The preliminary data from the federal agency’s August GDP report, published on Tuesday, shows that the Canadian economy has hit a standstill. Concerningly, the initial figures for the third quarter suggest a contraction, raising alarm bells across economic sectors.

The stagnant growth in August, marking a disturbing downward trend for the second month in a row, continued into September, according to advanced data. 

The preliminary estimates by Statistics Canada show annualized shrinkage of 0.1% in the economy for the third quarter, following a contraction witnessed in the second quarter.

A technical recession is characterized by two successive quarters of negative growth.  

However, experts like Nathan Janzen, the assistant chief economist at RBC, emphasize that broader economic weaknesses must be evident to declare a recession officially. 

“The declines are still very small,” Janzen told the Canadian Press.

In August, only eight out of 20 industries saw GDP growth, according to the report.

The increase in 0.1% of GDP in service-producing sectors was counterbalanced by a decline in goods-producing ones, which saw a contraction of 0.2%. 

Sectors such as agriculture, forestry, manufacturing, retail, and accommodation and food services witnessed downturns.

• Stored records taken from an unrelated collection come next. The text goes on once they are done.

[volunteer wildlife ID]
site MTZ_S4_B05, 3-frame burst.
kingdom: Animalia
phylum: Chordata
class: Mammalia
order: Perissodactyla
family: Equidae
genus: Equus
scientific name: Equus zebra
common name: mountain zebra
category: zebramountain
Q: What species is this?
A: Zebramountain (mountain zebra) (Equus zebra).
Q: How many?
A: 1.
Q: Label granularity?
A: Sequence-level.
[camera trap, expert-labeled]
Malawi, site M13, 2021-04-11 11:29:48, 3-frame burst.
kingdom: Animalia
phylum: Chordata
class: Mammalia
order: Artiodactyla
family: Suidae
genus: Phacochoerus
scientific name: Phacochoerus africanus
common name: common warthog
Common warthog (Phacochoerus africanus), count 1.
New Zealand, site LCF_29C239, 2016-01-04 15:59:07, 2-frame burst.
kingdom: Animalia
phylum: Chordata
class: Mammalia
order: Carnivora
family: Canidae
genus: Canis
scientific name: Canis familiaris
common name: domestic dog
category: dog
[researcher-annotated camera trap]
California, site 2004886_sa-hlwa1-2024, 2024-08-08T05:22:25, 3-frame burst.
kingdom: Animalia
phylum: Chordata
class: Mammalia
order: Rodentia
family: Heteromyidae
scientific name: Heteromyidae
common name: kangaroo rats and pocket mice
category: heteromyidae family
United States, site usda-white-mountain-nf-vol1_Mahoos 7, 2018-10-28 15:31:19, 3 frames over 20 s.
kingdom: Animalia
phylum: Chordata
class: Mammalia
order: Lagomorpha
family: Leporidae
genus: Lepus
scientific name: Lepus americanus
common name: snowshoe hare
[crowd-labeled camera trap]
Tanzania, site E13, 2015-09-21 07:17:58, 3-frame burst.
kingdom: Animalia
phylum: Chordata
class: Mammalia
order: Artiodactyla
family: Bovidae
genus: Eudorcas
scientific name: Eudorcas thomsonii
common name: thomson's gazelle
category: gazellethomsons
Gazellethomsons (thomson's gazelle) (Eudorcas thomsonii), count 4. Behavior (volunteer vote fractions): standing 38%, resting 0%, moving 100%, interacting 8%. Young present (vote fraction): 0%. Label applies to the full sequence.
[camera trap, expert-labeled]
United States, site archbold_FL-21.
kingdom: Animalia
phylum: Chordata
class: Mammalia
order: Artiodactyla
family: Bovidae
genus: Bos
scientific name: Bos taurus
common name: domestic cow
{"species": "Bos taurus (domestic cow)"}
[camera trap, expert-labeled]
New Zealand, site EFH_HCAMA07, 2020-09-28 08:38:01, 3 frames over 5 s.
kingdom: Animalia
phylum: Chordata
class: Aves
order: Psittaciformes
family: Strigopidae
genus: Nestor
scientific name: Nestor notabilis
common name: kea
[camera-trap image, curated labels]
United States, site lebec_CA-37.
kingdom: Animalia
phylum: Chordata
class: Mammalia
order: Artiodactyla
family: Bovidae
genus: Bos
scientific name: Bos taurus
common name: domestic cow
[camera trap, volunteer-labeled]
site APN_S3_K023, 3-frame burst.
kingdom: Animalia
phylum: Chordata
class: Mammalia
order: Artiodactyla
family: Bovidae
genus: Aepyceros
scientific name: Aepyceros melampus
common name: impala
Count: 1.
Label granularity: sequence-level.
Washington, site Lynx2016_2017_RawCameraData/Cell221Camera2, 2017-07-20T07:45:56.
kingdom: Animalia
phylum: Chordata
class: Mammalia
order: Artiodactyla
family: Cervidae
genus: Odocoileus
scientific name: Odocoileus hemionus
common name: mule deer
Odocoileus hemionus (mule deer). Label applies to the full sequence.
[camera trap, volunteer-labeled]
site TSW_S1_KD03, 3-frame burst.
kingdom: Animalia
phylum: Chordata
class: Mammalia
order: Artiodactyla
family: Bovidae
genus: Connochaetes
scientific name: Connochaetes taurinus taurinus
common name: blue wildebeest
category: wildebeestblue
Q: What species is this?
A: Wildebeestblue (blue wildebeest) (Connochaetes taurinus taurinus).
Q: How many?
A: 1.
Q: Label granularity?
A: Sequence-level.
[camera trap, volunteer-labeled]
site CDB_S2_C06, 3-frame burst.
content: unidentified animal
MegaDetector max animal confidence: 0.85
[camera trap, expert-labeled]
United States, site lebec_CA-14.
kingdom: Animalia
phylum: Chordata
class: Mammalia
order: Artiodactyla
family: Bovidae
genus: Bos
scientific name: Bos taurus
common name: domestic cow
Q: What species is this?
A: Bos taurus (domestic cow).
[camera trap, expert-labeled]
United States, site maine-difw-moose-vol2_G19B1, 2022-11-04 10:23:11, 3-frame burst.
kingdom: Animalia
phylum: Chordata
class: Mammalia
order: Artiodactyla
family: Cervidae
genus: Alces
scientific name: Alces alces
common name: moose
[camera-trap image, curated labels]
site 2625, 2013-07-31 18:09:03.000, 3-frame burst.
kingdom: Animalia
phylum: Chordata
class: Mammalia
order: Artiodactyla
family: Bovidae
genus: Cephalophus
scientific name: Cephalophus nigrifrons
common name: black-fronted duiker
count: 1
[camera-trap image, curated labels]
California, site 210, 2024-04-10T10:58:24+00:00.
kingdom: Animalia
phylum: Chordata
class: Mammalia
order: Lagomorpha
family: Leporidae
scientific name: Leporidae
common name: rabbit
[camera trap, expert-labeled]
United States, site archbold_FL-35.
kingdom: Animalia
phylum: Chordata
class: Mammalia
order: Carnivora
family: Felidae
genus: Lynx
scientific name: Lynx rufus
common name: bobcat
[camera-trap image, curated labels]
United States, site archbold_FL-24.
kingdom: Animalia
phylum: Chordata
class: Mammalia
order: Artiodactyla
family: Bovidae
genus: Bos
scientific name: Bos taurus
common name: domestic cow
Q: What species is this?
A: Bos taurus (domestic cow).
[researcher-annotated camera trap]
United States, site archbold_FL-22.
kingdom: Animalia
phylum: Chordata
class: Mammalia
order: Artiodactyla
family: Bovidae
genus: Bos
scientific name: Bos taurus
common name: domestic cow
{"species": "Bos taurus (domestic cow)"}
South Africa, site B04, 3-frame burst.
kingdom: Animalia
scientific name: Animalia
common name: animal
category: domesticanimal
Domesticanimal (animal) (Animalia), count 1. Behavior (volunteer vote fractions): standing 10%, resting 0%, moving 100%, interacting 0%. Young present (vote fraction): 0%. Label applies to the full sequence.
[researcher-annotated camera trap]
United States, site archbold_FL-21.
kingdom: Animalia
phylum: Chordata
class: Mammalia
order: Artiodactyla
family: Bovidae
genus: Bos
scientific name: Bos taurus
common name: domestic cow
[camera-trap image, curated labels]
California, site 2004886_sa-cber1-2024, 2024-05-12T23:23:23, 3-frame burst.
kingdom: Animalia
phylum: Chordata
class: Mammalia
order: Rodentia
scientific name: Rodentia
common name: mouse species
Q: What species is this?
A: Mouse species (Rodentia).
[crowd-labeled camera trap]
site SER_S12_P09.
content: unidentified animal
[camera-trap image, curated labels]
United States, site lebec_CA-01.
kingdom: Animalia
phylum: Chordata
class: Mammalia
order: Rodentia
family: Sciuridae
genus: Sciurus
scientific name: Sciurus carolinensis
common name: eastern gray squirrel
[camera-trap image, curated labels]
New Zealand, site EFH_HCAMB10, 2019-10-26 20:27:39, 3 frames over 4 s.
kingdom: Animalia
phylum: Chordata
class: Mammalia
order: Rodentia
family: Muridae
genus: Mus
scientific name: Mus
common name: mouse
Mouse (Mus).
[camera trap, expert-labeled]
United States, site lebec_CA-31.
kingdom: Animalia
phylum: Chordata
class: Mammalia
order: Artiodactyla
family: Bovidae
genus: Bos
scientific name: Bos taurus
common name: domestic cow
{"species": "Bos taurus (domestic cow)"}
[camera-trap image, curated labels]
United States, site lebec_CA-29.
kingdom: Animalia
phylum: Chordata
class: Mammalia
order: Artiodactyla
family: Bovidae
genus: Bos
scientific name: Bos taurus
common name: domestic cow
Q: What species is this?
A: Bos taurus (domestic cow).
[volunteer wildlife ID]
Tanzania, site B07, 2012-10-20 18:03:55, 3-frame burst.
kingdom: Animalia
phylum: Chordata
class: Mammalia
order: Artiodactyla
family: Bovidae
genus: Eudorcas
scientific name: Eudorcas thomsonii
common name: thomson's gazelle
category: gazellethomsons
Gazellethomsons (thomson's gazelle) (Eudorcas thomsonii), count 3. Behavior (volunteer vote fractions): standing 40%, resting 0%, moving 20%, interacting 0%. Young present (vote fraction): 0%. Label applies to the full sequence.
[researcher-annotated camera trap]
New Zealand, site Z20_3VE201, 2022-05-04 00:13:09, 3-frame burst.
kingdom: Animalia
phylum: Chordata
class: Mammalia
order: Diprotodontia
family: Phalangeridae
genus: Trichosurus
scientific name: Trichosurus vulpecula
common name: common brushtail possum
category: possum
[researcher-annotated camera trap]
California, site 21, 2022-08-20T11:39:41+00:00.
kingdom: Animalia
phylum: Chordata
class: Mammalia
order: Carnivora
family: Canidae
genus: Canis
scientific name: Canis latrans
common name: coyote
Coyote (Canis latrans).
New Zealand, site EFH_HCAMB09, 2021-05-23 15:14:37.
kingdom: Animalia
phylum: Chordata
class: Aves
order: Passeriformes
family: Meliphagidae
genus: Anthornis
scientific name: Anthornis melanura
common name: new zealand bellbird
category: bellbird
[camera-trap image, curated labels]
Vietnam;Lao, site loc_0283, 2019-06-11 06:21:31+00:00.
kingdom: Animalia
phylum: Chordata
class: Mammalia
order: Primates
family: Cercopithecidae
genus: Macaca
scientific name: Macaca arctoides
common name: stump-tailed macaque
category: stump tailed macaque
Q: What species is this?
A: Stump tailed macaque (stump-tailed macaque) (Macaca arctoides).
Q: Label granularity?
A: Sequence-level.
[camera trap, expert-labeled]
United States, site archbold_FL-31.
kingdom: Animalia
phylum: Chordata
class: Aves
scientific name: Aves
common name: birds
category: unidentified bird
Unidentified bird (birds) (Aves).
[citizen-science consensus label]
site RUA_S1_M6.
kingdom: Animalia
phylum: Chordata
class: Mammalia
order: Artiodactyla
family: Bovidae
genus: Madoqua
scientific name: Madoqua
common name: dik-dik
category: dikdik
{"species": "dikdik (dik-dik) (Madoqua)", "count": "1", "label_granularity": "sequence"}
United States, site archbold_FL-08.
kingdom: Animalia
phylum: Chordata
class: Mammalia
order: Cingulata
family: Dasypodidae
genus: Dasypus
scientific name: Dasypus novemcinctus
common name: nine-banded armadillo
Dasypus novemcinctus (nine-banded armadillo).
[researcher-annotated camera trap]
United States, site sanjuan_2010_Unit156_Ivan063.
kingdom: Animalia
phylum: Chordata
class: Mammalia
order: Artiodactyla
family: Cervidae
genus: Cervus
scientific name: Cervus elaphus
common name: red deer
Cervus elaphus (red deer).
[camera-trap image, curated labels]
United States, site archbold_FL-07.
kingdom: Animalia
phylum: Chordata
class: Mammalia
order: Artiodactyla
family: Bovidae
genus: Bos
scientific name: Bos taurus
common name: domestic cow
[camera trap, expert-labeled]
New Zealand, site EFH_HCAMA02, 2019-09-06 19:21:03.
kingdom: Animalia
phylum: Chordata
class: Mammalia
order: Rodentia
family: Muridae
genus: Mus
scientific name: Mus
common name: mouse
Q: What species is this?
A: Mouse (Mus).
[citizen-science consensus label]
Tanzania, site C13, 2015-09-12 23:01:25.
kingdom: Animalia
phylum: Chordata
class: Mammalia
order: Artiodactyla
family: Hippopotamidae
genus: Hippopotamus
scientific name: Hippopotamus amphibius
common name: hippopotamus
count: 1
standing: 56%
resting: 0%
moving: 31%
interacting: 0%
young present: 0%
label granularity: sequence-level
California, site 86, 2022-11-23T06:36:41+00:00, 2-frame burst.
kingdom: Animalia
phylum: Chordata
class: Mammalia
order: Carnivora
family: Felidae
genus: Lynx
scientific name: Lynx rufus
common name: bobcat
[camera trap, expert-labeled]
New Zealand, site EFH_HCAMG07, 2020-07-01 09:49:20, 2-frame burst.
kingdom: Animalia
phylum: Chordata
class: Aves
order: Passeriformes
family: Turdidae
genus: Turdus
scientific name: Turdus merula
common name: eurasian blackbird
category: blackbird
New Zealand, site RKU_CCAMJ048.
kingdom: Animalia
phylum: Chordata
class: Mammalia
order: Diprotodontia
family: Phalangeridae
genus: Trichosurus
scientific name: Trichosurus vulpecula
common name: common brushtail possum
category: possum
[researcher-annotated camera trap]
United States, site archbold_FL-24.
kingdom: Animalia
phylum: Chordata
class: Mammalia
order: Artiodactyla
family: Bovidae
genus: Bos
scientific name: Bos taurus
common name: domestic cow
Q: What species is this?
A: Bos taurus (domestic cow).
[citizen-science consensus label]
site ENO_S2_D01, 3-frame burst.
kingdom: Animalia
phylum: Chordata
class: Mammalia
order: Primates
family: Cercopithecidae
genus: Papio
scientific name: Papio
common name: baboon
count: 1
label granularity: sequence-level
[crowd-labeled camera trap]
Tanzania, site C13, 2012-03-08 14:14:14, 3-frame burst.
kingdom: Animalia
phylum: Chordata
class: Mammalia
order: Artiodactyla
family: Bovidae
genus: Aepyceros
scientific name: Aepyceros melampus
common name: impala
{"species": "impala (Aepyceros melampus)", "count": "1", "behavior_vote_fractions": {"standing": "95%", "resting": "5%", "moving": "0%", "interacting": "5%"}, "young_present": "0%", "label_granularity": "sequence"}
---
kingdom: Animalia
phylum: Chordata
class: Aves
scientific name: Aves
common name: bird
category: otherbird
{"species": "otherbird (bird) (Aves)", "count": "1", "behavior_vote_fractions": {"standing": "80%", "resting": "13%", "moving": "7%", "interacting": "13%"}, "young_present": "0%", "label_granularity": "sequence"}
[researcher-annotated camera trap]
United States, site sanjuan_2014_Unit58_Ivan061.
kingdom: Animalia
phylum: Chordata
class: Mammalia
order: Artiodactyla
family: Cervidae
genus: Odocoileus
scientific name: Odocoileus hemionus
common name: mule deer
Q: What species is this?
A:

Conversely, wholesale trade and mining, including quarrying, oil, and gas extraction, experienced growth.

The Bank of Canada, recognizing the fragile economic state, has maintained its key interest rate at five percent at its last two decision meetings. 

Janzen believes that Tuesday’s data release justifies this cautious approach.

“This makes it more likely that they won’t hike interest rates again,” he told the Canadian Press.

Current high interest rates, though essential for curbing inflation, are anticipated to further suppress economic growth, especially as households face mortgage renewals at elevated rates.

Forecasts from the Bank of Canada paint a bleak economic picture, projecting weak growth for the remainder of the year and into 2024. 

The reduction in spending, a response to higher borrowing costs, aims to mitigate the soaring inflation, which stood at 3.8% in September. 

Meanwhile, The Bank of Canada holds onto expectations that annual inflation will recalibrate to the two percent target by 2025.